=== Excerpted passage ===

A Chindogu is a Japanese invention that is intentionally “unuseless” — technically functional but so absurdly impractical that using it creates more friction than the problem it solves. A helmet-mounted toilet paper dispenser for hay fever sufferers. An umbrella tie. These are comedy.
The Accidental Chindogu is not comedy. It is the default output of a technological ecosystem optimizing for the wrong fitness function. Products engineered to eliminate a micro-friction while generating massive systemic macro-frictions — administrative, financial, cognitive, environmental — that dwarf the original inconvenience. The Accidental Chindogu is not a design failure. It is a tragedy of misaligned incentives, birthed by venture capital and the SaaS-ification of physical reality.
Simple Picture
Imagine inventing a robot to tie your shoes. To use it, you must charge its battery, update its firmware, connect it to your home Wi-Fi, and pay a $9.99 monthly subscription. You eliminated a three-second task of bending over and introduced an ongoing administrative, financial, and digital maintenance burden. You built an Accidental Chindogu.
The shoe-tying robot is absurd enough to see. The internet-connected salt shaker, the smart toaster, the $400 Juicero that was functionally inferior to human hands — these are the same object wearing a pitch deck.
The Definition of Technology
Simon Sarris opens with the cleanest possible frame: technology is doing more with less. The wheel lets one person move what previously required several. The gas boiler replaces hours of hauling coal. Email surpasses postal mail in speed and cost by orders of magnitude. Each genuinely does more with less — less effort, less time, less material, less friction.
This is Fuller’s thesis stated as an engineering principle. Humanity is doing more with less at an accelerating rate. Technology, in this precise sense, is not a category of gadgets. It is a direction — toward efficiency, toward elegance, toward liberation of human time and energy for things that matter.
The Accidental Chindogu inverts this direction entirely. It does less with more — more complexity, more dependencies, more maintenance, more subscription fees, more cognitive overhead — to achieve a marginal improvement on a task that was barely a problem.
The Keurig Test
Sarris names the Keurig coffee maker as the archetype of anti-technology. Run it against any honest metric:
- Better coffee? No. Worse by every measure.
- Cheaper? No. The pods cost multiples of ground coffee.
- Less maintenance? No. Descaling, pod disposal, machine replacement.
- Environmentally sound? No. Billions of plastic pods in landfills.
- Simpler? No. A pour-over requires hot water and grounds. A Keurig requires a machine, a power outlet, proprietary pods, and the willingness to accept DRM on your morning coffee.
Its single advantage is speed — maybe two minutes saved — and that advantage evaporates against the total lifecycle cost. The Keurig does less with more and calls itself an upgrade. It is a machine whose primary function is to be a captive conduit for recurring pod revenue, not to make coffee. The coffee is the pretext. The rent-seeking is the product.
This is manufactured scarcity applied to the kitchen: the machine creates a dependency on proprietary consumables that did not previously exist, then charges for access to a resource (ground coffee) that was never scarce. The system produces the problem it sells the solution to.
ZIRP and the Local Maxima Trap
Through an optimization lens, Accidental Chindogu are not mistakes. They are the rational output of an irrational environment.

=== Given information ===

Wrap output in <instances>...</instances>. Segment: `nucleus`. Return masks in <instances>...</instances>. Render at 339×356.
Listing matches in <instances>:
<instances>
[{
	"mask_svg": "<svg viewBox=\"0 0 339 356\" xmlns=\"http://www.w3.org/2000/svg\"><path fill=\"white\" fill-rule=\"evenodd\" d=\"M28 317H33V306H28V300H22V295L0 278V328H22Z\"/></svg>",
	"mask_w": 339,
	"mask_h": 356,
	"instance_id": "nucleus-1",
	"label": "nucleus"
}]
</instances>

===

-- Task requirements --
**a)** According to the Accidental Chindogu essay, why does the shoe-tying robot count as an Accidental Chindogu? Answer in one to three sentences.
**b)** Carry the Accidental Chindogu essay on from its last sentence.
The listing has nothing to do with the Accidental Chindogu essay.

-- Solved problems --
**a)** It removes only the three-second task of bending over to tie your shoes. In exchange, it adds an ongoing administrative, financial, and digital maintenance burden: charging its battery, updating its firmware, connecting it to home Wi-Fi, and paying a $9.99 monthly subscription.

**b)**
During the Zero Interest-Rate Policy era, the fitness landscape for hardware startups did not reward thermodynamic efficiency or baseline utility. It rewarded the appearance of disruption and the generation of recurring revenue streams. Capital was so cheap that products did not need to justify themselves against the holistic utility calculus. They needed to justify themselves against the next funding milestone.
Engineers became trapped in local maxima. By applying intense optimization pressure to a single trivial metric — “the user must not manually squeeze a juice pouch” — the surrounding systemic architecture warped, producing a $400 machine functionally inferior to human hands. The incentive structures (VC milestones, MRR targets, total addressable market narratives) blinded the creators to the holistic utility calculus. The product became a captive conduit for rent-seeking rather than a tool for human empowerment. Cooper’s diagnosis operates at the team level, but the structural failure is the same: when nobody with authority over coherent user intent can constrain what gets built, builders improvise a product vision from the inside out — the difference is that in the hardware startup ecosystem, the inmates are optimizing for ARR and funding milestones rather than sprint velocity.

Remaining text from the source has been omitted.